My grandmother had gone to the cemetery every week to tend the grave of my grandfather and my
cousin Catalina. Now she was making her last trip to the cemetery. The procession walked a mile to the holy ground, over the dirt road, past La Quinta Castrejón, the fancy country club where my mother had taken us to sell cigarettes and gum to the partygoers for a few pesos that had kept us from starving. We passed the train station where at twelve years old, Mago had worked at a food stand to help the family. In the 1990s, the government privatized the railroad system, and train service in Iguala was permanently suspended. Now as we walked by the train station, it pained me to see it so empty and lifeless. When I was a child, it had thrived and buzzed with activity—full of vendors selling clay pots and other wares. Food stands had lined the station, and the scent of chicken quesadillas and gorditas wafted through the air; travelers from all the surrounding towns would come here to catch a train to Mexico City, Cuernavaca, or Chilpancingo. As a child, I longed to ride the train to one of those cities, but we were too poor to leave Iguala, and all we could do was stand by the train tracks and wave goodbye to the passengers who were on their way to somewhere else—far away from this broken place.

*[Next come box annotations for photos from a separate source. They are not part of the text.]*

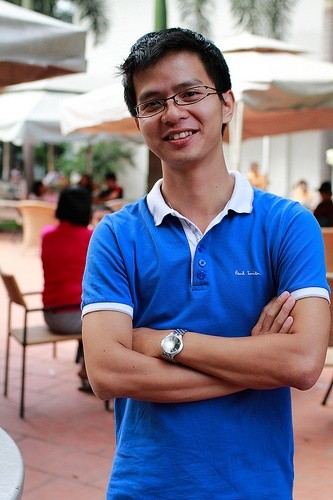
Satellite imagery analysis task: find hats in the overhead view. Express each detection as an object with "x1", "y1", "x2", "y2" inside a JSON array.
[{"x1": 319, "y1": 182, "x2": 332, "y2": 194}]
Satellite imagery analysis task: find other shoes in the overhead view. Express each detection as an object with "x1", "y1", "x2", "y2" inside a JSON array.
[{"x1": 79, "y1": 383, "x2": 94, "y2": 401}]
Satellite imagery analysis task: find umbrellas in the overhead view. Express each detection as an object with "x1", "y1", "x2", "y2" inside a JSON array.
[{"x1": 1, "y1": 2, "x2": 333, "y2": 196}]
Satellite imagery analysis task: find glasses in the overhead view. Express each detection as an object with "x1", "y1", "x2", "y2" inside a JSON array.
[{"x1": 132, "y1": 85, "x2": 220, "y2": 118}]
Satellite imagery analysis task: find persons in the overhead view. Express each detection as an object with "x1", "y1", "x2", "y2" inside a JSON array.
[
  {"x1": 78, "y1": 28, "x2": 330, "y2": 500},
  {"x1": 245, "y1": 161, "x2": 332, "y2": 226},
  {"x1": 39, "y1": 186, "x2": 102, "y2": 393},
  {"x1": 0, "y1": 168, "x2": 123, "y2": 212}
]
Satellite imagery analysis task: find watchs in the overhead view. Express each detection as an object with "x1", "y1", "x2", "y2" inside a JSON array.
[{"x1": 159, "y1": 328, "x2": 186, "y2": 361}]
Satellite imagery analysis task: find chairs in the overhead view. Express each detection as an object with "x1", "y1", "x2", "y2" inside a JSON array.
[
  {"x1": 15, "y1": 200, "x2": 59, "y2": 249},
  {"x1": 0, "y1": 269, "x2": 115, "y2": 418}
]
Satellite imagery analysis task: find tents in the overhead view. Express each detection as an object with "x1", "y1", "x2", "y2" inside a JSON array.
[{"x1": 2, "y1": 91, "x2": 109, "y2": 197}]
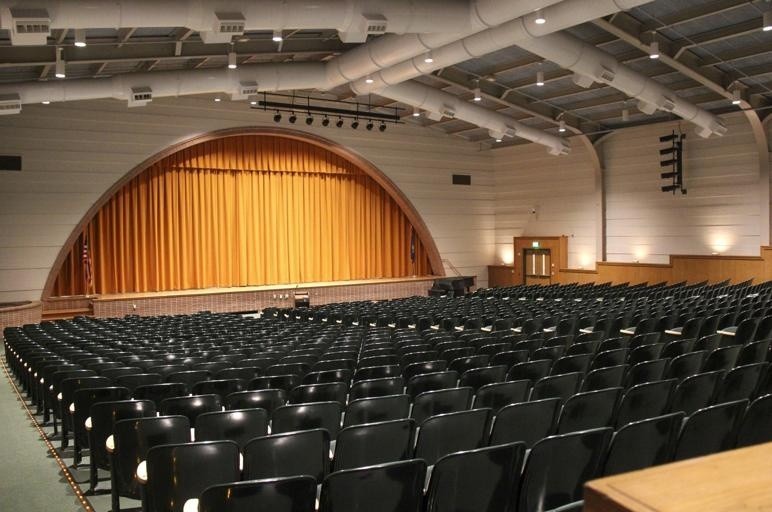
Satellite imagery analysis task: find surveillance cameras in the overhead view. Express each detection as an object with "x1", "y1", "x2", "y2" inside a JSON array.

My grandmother never got a chance to go anywhere beyond the nearby towns we visited on our annual church pilgrimage. Now, as the procession left the abandoned train station behind and veered left toward the cemetery, I suddenly wished we were not burying my grandmother in Iguala. I wished I could take her with me somewhere else—like Acapulco—so that at least in death she would get to visit a beautiful place. Instead, we put her in the same dirt grave where my grandfather was buried. I wondered if this was what she would have wanted, to spend the rest of eternity sharing a grave with her borracho, abusive husband. I never learned if he had ever asked her to forgive him. If he hadn’t, I hoped he would do so now, in the afterlife. I no longer believed in Heaven and Hell, but for my abuelita, I wanted to believe that she had gone on to a beautiful, peaceful place, far away from Iguala and its cruel way of life. Perhaps she would find her way to Santa Cruz and find peace in its redwood forest.